#### Extracted material ####
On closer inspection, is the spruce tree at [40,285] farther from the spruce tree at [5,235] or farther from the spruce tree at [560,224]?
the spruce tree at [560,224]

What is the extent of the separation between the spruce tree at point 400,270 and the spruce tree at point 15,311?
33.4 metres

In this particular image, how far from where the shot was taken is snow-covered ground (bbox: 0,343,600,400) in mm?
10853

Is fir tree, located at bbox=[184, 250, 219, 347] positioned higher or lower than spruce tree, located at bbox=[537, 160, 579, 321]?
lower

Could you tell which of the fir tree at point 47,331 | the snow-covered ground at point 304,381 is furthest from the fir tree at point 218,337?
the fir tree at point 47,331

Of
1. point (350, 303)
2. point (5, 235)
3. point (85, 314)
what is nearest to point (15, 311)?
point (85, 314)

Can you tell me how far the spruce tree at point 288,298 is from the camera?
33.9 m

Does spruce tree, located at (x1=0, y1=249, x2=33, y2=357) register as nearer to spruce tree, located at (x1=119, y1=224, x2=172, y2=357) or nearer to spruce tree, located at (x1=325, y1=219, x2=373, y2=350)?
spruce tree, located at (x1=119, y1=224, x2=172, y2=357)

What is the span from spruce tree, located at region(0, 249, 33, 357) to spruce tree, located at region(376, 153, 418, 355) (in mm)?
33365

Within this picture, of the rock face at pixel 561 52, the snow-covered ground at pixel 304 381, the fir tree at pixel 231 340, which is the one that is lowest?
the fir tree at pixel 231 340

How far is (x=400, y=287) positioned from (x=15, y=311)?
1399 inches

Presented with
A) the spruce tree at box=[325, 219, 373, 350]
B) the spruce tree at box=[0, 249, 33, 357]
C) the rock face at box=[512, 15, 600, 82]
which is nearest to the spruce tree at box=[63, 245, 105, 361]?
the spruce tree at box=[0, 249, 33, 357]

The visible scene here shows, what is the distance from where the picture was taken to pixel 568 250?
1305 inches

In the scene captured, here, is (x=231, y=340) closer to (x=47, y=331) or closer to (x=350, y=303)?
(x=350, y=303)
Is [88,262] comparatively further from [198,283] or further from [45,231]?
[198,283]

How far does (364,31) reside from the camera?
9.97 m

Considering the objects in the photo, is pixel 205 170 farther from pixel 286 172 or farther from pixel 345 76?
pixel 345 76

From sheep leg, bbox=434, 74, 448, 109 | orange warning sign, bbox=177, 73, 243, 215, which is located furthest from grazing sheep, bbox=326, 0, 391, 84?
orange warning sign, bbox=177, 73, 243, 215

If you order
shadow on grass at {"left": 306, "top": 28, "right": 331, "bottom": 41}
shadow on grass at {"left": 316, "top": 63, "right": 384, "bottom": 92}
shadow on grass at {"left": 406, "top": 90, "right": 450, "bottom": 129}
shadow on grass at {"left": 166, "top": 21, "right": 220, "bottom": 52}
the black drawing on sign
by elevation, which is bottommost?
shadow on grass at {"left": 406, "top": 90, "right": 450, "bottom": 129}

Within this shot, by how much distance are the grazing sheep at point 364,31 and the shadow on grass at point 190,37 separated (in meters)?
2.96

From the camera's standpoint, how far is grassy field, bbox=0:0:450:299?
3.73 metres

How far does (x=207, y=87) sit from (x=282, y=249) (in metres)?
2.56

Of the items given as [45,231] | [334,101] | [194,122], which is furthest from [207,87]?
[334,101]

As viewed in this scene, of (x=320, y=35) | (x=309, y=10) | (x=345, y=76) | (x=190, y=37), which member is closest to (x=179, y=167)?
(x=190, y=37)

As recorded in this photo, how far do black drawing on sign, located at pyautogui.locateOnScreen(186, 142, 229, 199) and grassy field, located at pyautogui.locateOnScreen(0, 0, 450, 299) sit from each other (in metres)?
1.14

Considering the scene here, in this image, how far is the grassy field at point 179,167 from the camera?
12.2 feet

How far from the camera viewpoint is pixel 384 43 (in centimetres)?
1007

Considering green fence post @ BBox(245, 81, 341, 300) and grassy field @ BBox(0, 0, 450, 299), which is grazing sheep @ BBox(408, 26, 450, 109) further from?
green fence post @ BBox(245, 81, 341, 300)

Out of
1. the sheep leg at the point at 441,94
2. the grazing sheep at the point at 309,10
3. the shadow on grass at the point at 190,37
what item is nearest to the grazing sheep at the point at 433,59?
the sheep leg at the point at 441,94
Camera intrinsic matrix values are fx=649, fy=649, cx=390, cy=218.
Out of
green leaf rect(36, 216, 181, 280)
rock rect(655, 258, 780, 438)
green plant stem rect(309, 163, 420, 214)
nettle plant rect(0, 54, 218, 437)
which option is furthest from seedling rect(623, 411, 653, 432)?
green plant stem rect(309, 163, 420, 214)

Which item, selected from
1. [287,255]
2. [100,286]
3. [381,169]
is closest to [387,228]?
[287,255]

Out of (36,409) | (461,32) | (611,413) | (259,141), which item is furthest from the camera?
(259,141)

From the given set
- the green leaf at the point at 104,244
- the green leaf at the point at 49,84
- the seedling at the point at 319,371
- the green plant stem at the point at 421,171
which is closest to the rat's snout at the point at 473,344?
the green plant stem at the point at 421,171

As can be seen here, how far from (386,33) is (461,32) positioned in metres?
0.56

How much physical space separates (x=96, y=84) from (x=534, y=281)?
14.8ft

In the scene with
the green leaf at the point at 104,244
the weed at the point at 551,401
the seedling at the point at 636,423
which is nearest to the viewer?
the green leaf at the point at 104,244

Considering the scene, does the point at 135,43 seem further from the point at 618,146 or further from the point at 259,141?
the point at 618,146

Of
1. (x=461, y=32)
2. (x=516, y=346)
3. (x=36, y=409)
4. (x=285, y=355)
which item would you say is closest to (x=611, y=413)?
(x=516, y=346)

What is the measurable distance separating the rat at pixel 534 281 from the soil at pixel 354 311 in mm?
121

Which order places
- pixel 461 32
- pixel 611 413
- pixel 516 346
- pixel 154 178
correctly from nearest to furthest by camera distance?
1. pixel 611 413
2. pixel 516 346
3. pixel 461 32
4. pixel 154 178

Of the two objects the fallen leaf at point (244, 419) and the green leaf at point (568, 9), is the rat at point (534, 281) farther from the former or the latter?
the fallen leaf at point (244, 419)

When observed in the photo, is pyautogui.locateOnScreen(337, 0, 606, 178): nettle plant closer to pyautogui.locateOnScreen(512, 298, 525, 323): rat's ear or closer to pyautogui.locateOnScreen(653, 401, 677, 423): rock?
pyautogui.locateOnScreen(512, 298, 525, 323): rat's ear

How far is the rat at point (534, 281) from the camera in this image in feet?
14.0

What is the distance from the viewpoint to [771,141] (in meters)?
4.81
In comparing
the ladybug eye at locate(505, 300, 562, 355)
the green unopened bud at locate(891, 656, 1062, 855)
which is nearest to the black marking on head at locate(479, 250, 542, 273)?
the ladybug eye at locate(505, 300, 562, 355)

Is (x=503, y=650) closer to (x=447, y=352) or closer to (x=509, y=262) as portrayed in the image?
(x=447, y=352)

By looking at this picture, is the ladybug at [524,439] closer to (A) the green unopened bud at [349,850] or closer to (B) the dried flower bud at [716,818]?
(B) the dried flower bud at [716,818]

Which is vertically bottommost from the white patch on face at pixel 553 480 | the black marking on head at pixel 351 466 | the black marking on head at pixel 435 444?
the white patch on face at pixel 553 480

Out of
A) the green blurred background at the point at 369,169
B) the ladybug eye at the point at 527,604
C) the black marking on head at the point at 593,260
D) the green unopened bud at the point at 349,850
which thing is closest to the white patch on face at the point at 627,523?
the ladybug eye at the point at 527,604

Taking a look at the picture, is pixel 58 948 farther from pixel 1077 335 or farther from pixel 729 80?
####
| Given problem |
Lay out every line from the start of the rows through the line containing "33.4 metres", inclusive, as a Markdown table with the columns No. and Line. Omit blank lines.

| Reply |
| No. | Line |
|---|---|
| 1 | On closer inspection, is the spruce tree at [40,285] farther from the spruce tree at [5,235] or farther from the spruce tree at [560,224]? |
| 2 | the spruce tree at [560,224] |
| 3 | What is the extent of the separation between the spruce tree at point 400,270 and the spruce tree at point 15,311? |
| 4 | 33.4 metres |